Of course the objective of the whole exercise is that you leave the salon laden down with the good stuff, these guys have to make a living after all (but you’re by no means obliged to buy). You’ll see swathes of punters with trolleys carting boxes and boxes homes to their caves (watch out for your heels), and some of the more up-market stalls (Champagne, Cognac, some of the more expensive Bordeaux wines) won’t give the warmest welcome if you don’t look like a serious buyer. These guys have to make a living after all. Happily though, because you are buying direct from the winemakers, the prices are a fraction of what they would be if you bought the same wine retail.

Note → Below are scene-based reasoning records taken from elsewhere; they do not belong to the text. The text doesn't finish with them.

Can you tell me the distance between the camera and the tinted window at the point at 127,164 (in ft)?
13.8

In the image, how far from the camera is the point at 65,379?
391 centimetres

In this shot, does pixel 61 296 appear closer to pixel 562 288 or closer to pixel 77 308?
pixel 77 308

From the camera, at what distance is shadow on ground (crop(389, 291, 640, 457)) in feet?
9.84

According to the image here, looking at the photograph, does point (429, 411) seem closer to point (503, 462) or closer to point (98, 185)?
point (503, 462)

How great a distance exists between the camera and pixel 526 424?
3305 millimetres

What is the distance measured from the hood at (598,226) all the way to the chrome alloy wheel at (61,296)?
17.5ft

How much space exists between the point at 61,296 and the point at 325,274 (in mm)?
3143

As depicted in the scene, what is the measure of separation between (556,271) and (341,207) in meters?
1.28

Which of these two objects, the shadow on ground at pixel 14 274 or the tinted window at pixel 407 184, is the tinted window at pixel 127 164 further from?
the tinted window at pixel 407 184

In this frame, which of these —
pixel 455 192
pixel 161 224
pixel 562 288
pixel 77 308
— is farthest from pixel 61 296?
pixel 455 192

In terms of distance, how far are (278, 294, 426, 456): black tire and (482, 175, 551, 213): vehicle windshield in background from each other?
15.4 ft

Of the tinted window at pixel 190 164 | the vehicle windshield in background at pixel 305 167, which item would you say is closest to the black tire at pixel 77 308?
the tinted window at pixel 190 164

Given the sheer size of the event, a little strategy is wise if you don’t want to become completely overwhelmed. Head straight to the huge colour-coded stall chart as soon as you get in and identify the wines that you’re keen to try. Start with the bubbles, then switch to the light whites, then heavy whites and rosés, if you’re that way inclined. Then maybe stop for a foie gras and magret de canard sandwich (I’m not joking) if you’re feeling posh, in any case, a mid-fair breather is probably a good idea. Then attack the light reds and the heavy reds, in that order, and if you still have some puff left, finish with the dessert wines and digestifs.
If you do make a purchase (most of the producers are quite happy to sell you just a bottle if that’s all you want), the winemakers take your email address and when the next wine fair swings around (there’s another one at the end of November at Porte de Versailles), they’ll very kindly email you an invitation for you and your wine-drinking wingman to get into the fair for free. If that’s not worth a gigantic cheers, then I don’t know what is.